**** RECORD SET
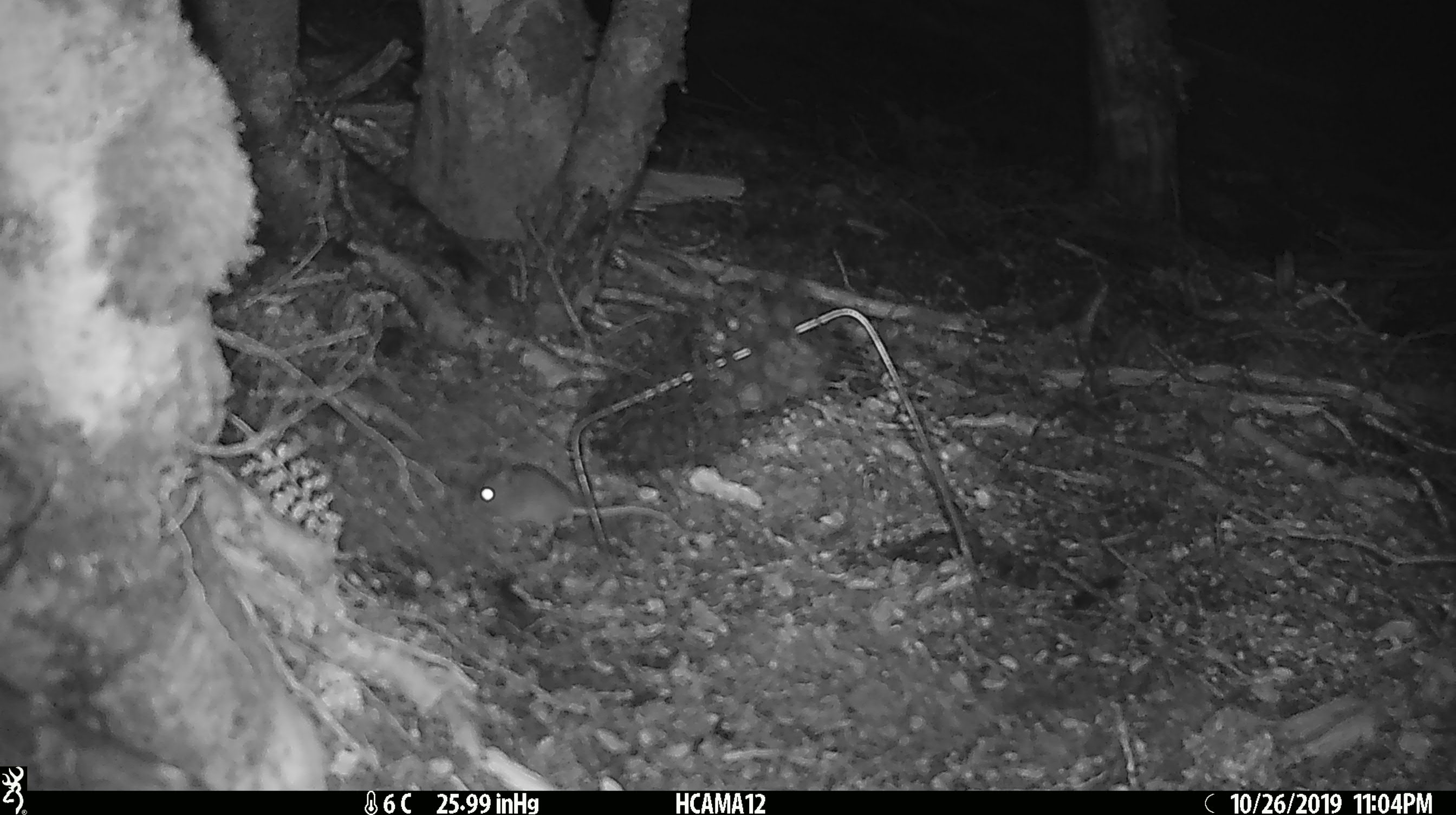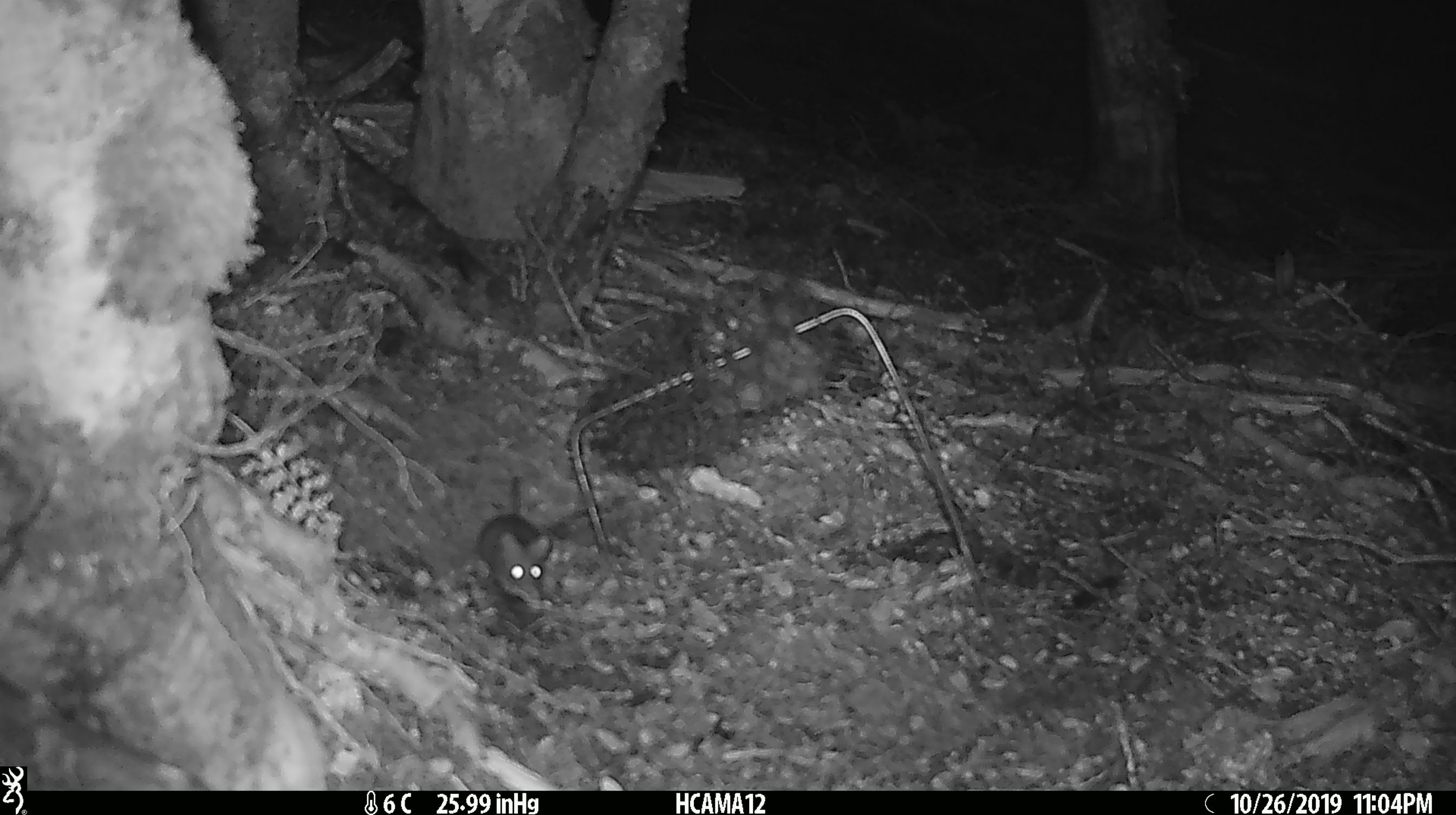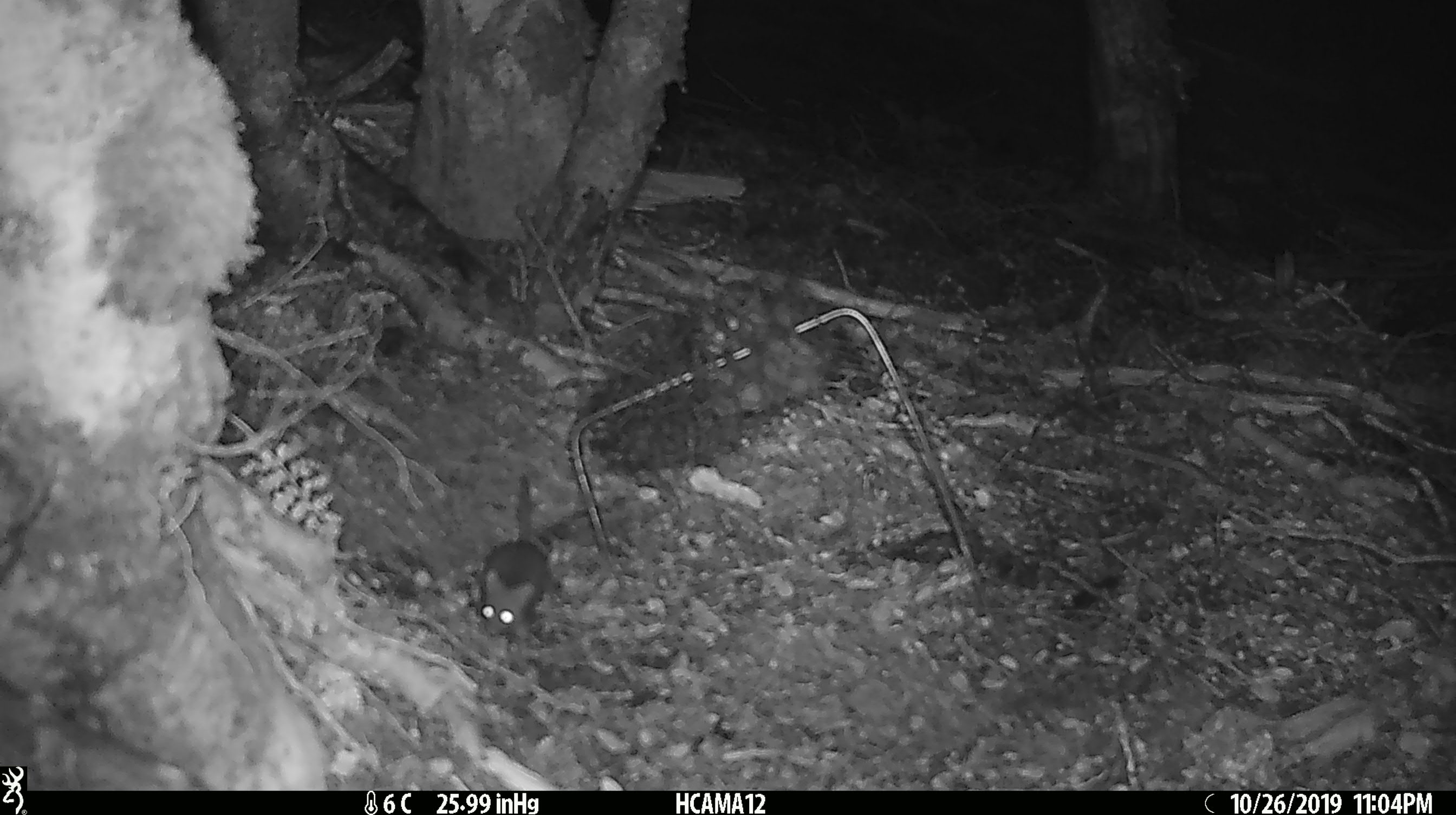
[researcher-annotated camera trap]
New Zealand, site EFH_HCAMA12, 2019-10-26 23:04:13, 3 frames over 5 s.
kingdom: Animalia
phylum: Chordata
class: Mammalia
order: Rodentia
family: Muridae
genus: Mus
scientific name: Mus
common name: mouse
********
The records above must all be output exactly. Omit the images.

[researcher-annotated camera trap]
New Zealand, site EFH_HCAMA12, 2019-10-26 23:04:13, 3 frames over 5 s.
kingdom: Animalia
phylum: Chordata
class: Mammalia
order: Rodentia
family: Muridae
genus: Mus
scientific name: Mus
common name: mouse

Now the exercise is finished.